This is my most recent email update on my first year as an intern with a campus ministry –
The most common question that I’ve been asked recently is, “So, how does it feel to be off for the summer?”
My first thought is, “I don’t know, how does it feel to be off for the summer?”
I don’t have the summer off. 😉
But, as you know, the regular rhythms of the school year are gone. There are many students in and around Tulsa for the summer, and we are kicking off the first of many summer cookouts tonight! We’re excited for the chance to foster community with students during a time when they have a slightly less demanding workload – many are working or doing research here for the summer.
The week after final exams, we hopped on a charter bus and went to Florida for the annual national Summer Conference. Our students spent the week attending seminars on topics like Justification, Faithful Sexuality, Cross-Cultural Community, Glorification, and Friendship, to name just a few. Each day, we had lots of free time to spend on the beach, playing in various tournaments, or napping by one of the many pools.

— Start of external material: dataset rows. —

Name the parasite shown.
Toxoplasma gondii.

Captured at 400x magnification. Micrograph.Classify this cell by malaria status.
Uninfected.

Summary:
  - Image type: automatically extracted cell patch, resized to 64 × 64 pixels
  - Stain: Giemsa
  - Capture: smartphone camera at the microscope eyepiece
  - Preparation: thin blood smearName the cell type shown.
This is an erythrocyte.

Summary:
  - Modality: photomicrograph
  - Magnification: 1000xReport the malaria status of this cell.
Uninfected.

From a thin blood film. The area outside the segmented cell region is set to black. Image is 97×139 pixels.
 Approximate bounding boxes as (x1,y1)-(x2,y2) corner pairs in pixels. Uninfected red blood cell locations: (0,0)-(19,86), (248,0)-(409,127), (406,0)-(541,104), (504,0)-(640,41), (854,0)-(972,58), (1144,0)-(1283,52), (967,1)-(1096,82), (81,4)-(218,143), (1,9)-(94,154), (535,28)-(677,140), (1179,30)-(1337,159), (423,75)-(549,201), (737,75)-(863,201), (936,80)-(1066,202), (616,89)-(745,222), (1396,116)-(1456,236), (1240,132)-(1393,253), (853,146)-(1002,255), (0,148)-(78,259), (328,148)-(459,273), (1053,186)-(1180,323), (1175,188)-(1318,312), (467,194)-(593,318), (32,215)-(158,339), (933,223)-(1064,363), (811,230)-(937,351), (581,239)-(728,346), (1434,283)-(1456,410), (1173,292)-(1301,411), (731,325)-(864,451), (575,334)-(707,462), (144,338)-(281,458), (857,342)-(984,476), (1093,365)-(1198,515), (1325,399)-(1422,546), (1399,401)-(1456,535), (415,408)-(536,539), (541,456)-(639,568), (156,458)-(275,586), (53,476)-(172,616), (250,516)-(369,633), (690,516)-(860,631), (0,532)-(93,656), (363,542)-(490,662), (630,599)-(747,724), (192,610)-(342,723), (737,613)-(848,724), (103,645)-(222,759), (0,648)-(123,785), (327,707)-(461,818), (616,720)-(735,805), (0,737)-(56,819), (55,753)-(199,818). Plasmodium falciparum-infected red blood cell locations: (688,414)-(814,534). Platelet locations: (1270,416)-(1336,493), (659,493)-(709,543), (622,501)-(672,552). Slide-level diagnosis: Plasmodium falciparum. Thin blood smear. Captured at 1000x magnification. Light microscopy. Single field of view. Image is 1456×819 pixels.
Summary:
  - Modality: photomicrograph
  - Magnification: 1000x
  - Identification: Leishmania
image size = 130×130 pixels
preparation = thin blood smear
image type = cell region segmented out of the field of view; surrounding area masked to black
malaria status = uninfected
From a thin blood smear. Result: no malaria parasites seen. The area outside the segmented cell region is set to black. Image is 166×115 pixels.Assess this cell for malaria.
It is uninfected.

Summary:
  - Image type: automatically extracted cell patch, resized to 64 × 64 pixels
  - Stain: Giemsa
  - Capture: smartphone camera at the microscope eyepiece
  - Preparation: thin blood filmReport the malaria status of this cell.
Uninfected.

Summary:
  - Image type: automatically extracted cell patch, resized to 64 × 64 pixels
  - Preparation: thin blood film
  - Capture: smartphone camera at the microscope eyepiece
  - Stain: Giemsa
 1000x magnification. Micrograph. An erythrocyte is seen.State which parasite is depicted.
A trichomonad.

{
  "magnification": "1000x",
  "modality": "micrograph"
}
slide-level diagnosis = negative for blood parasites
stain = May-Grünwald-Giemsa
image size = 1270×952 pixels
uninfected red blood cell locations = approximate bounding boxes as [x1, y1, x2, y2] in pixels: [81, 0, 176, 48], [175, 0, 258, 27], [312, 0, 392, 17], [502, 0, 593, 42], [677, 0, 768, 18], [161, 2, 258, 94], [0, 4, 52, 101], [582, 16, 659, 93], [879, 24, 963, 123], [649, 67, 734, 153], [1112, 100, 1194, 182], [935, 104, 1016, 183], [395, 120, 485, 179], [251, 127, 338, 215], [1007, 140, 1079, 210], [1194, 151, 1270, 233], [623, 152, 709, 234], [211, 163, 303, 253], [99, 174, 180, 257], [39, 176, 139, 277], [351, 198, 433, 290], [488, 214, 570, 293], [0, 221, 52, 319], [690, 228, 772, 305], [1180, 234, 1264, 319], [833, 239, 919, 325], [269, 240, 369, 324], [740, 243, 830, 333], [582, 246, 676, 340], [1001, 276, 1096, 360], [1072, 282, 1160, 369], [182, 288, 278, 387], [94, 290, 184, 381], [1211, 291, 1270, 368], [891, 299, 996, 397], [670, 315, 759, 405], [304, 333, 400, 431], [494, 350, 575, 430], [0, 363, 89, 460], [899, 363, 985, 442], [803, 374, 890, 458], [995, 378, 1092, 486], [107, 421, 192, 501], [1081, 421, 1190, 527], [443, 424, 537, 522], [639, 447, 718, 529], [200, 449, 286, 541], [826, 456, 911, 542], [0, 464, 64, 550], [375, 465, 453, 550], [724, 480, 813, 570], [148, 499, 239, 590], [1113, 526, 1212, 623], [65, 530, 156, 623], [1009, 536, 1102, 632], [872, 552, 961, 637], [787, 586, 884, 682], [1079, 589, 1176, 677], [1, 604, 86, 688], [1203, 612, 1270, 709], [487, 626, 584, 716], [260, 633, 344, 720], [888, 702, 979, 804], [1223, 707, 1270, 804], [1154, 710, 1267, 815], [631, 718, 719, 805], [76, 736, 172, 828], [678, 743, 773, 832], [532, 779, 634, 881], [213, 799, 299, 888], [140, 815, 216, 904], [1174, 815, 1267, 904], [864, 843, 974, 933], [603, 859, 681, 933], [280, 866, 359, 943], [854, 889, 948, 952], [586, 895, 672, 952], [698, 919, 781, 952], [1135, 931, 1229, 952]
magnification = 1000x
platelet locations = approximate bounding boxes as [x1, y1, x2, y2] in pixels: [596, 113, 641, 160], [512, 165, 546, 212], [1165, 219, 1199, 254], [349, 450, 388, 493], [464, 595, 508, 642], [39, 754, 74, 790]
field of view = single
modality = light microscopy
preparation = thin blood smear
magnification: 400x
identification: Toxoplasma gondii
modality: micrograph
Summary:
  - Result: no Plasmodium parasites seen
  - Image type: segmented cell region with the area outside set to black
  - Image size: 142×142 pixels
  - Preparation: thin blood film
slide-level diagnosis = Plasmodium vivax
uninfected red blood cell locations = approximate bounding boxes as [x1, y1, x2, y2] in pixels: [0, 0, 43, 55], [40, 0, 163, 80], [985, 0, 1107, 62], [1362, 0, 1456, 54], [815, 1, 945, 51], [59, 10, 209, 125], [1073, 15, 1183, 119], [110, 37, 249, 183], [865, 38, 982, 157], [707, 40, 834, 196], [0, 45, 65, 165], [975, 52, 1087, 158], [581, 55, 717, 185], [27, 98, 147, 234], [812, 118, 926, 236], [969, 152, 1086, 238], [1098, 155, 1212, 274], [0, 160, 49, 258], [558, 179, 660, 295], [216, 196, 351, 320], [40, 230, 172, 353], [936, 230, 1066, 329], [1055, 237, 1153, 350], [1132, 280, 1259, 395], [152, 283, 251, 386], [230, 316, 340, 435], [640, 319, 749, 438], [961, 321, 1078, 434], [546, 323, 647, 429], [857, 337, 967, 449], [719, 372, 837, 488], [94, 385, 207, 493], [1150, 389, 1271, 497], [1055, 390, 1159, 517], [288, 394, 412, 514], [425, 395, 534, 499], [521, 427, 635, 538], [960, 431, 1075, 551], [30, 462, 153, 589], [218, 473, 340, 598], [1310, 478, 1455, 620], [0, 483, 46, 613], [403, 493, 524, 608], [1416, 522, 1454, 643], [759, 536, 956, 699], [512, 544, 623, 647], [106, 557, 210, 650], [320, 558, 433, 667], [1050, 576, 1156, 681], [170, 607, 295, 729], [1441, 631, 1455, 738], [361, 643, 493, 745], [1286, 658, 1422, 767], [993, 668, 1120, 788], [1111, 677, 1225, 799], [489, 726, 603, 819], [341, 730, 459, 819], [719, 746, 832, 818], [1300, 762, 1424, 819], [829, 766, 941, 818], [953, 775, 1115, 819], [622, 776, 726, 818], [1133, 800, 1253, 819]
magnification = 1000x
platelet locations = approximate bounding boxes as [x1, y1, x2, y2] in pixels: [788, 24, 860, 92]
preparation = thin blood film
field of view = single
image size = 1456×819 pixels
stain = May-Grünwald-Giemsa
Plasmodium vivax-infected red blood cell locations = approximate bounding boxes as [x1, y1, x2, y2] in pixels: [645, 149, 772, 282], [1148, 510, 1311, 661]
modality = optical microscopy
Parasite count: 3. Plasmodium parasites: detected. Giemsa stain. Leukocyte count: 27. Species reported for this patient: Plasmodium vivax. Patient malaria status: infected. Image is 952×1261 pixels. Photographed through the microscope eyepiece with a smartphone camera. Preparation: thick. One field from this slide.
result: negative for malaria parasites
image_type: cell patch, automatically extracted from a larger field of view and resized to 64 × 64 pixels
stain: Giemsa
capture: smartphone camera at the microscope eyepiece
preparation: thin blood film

At the end of the week, we circled up to talk about what we learned and would take away from the week. More than one student cried as they talked about the meaningful ways the other students on the trip made them feel welcome and loved. Summer Conference really is an intensive week of community, and it was beautiful to hear wise words from our students and to witness new friendships as we prepared to leave.
I’m grateful for this first year of the internship. There have been days when I felt useless, exhausted, or depressed. I’ve had a weary spirit. I miss my close friends and family dearly. But I am captivated by the work God is doing at this university. Summer Conference was a refreshing time personally, as I was reminded of the extent of RUF’s ministry and spent time talking with those from other campuses about the impact of Christ in their students’ lives.
This past week, I was able to visit Lincoln, to see a cousin graduate and to celebrate a wedding. There, I felt God’s kindness to me more tangibly than I have in a long time. Despite my ungrateful, weary attitude toward life where I am as of late, he provided a time of refreshment almost beyond my emotional capacity to process. I felt so loved and cared for, and I felt the true weight of support from everyone I visited.